The Way Epcot Was Sold: A working community of 20,000
“Everything in Epcot will be dedicated to the happiness of the people who will live, work, and play here.”
The idea was to build high-density apartments surrounding a business center; beyond that would be a greenbelt and recreation area; the outermost rings would be low-density residential streets. There’d be “playgrounds, churches and schools . . . distinctive neigborhoods . . . and footpaths for children going to school” in Disney’s proposed utopia. A multimodal transportation system incorporating surface trains, a monorail, and a “webway people mover” would render automobiles unnecessary, a la Seaside.
Then came the rub: Disney demanded municipal bonding authority, three highway interchanges, and the creation of two municipalities together with an autonomous political district controlled by the company.
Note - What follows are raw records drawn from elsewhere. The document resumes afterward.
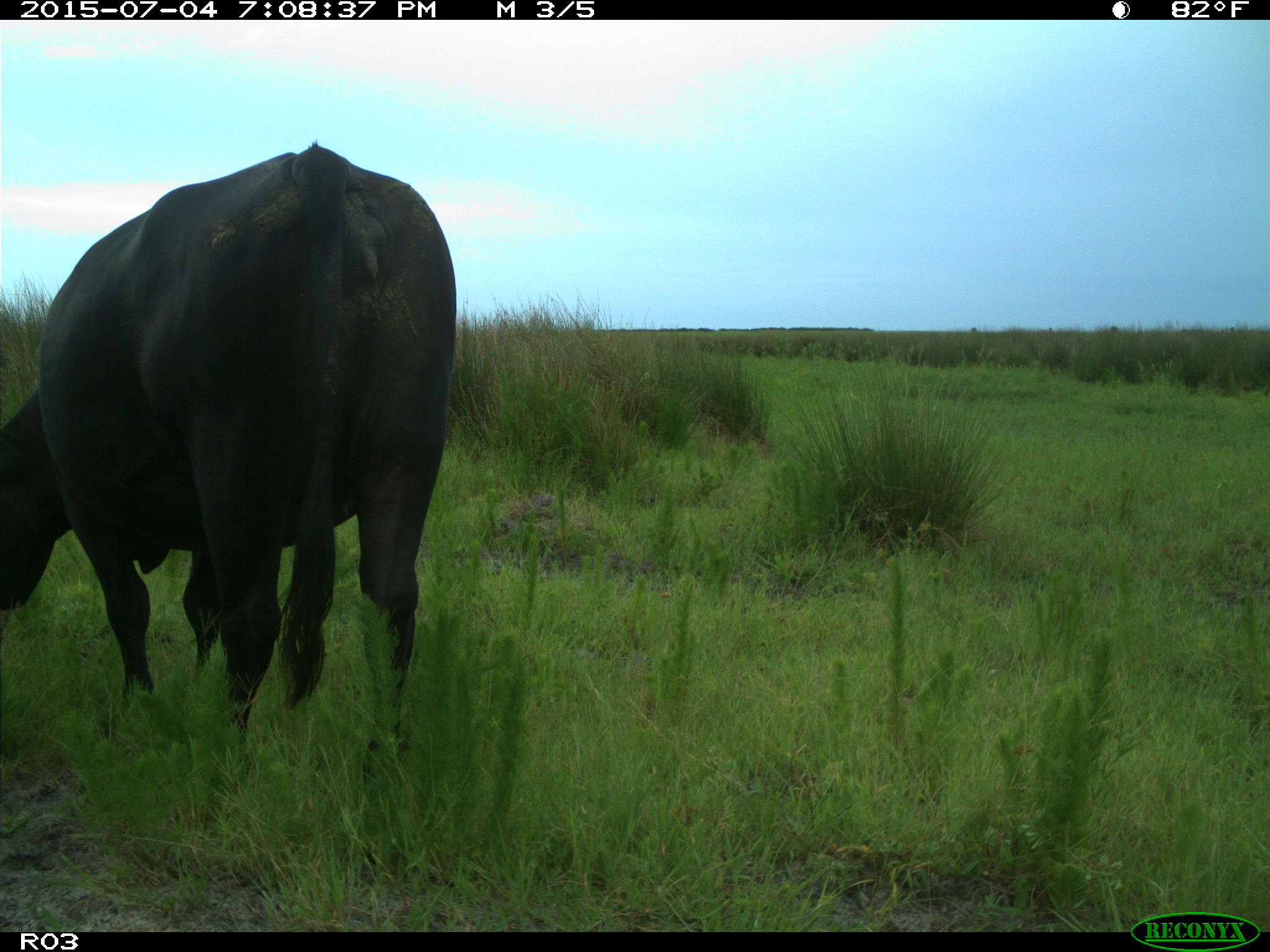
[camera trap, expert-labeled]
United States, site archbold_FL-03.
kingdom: Animalia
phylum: Chordata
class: Mammalia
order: Artiodactyla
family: Bovidae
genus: Bos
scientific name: Bos taurus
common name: domestic cow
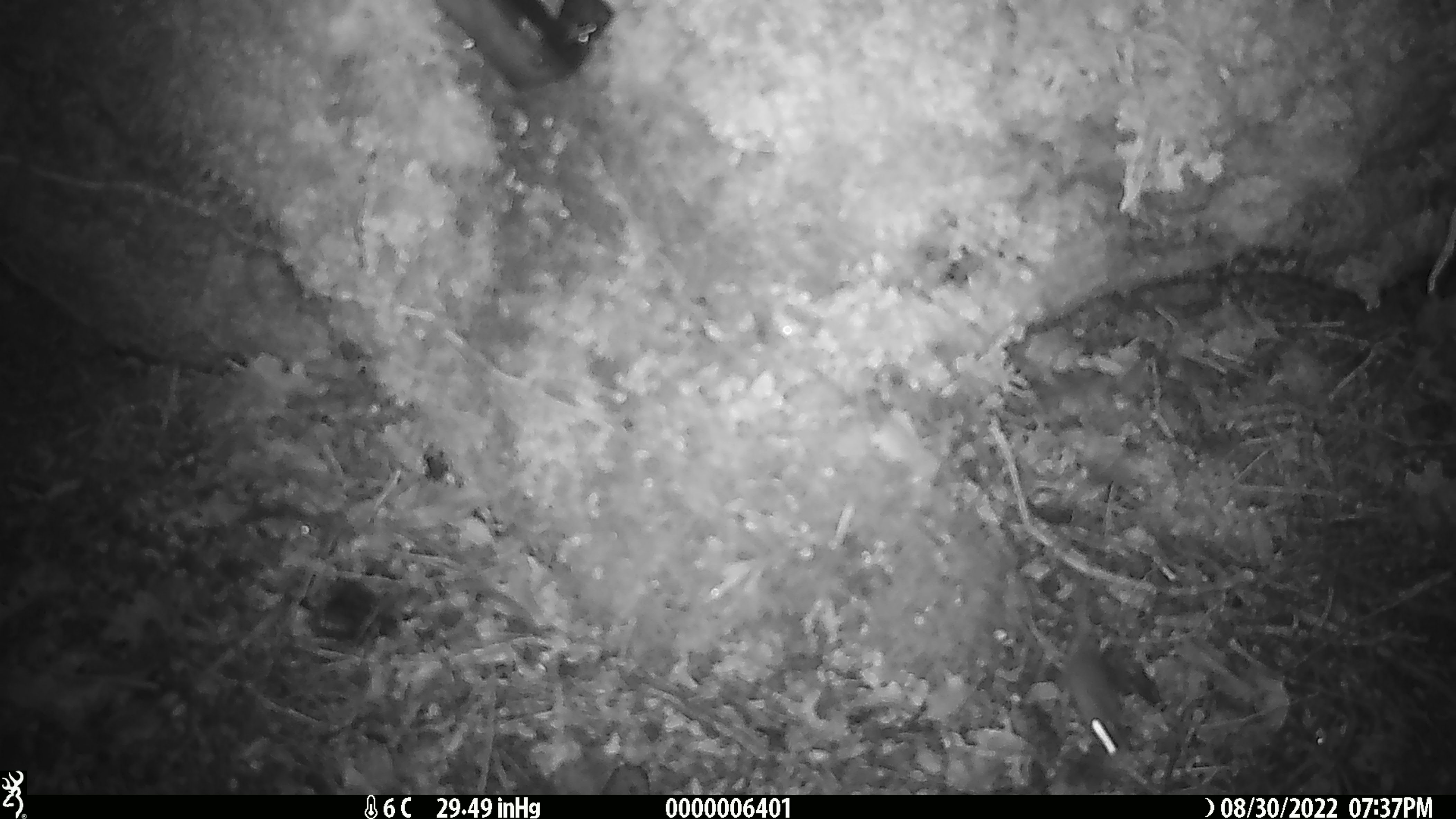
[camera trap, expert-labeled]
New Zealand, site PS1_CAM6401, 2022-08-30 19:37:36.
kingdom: Animalia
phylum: Chordata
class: Mammalia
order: Rodentia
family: Muridae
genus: Mus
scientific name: Mus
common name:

In effect, Disney wanted his own corporate-controlled state within the state.
Though Disney wouldn’t live to see it, he was granted his Reedy Creek Improvement District, which is still “governed” by a supervisory board “elected” by the landowners -- i.e., the Walt Disney Company.
As described by a former head executive, Reedy Creek, “gave us all the powers of the two counties in which we sit to the exclusion of their exercising any powers, and of course it let us issue bonds. We could do anything the city or county could do.”
Reedy Creek handles its own planning and zoning. It lays out roads and sewer lines, licenses the sale of alcoholic beverages. Building codes? Psh, Reedy Creek employs the building inspectors. It employs its own fire department. Contracts its own eight-hundred-member security force.
But that whole utopian city thing? The enticement that ultimately sealed the deal for the people of Florida? It was all a ruse. The Experimental Prototype Community of Tomorrow was just another theme park. And though more than 55,000 people work in the Reedy Creek Improvement District by day; and though more than 100,000 patronize its stand-alone restaurants, clubs, and theaters every night -- Reedy Creek retains a permanent population of about fifty. Most of whom are company executives or their family members.
Walt Disney demanded and received the powers of a democratically elected government and his corporation ducked the botheration of, you know constituents. Constituents who might challenge Disney’s top-down plans or even vote them out of power. The constitutionality of the arrangement has never been challenged.
“By turning the state of Florida and its statutes into their enabler, “ T.D. Allman writes, “Disney and his successors pioneered a business model based on public subsidy of private profit coupled with corporate immunity from the laws, regulations, and taxes imposed on people that now increasingly characterizes the economy of the United States.”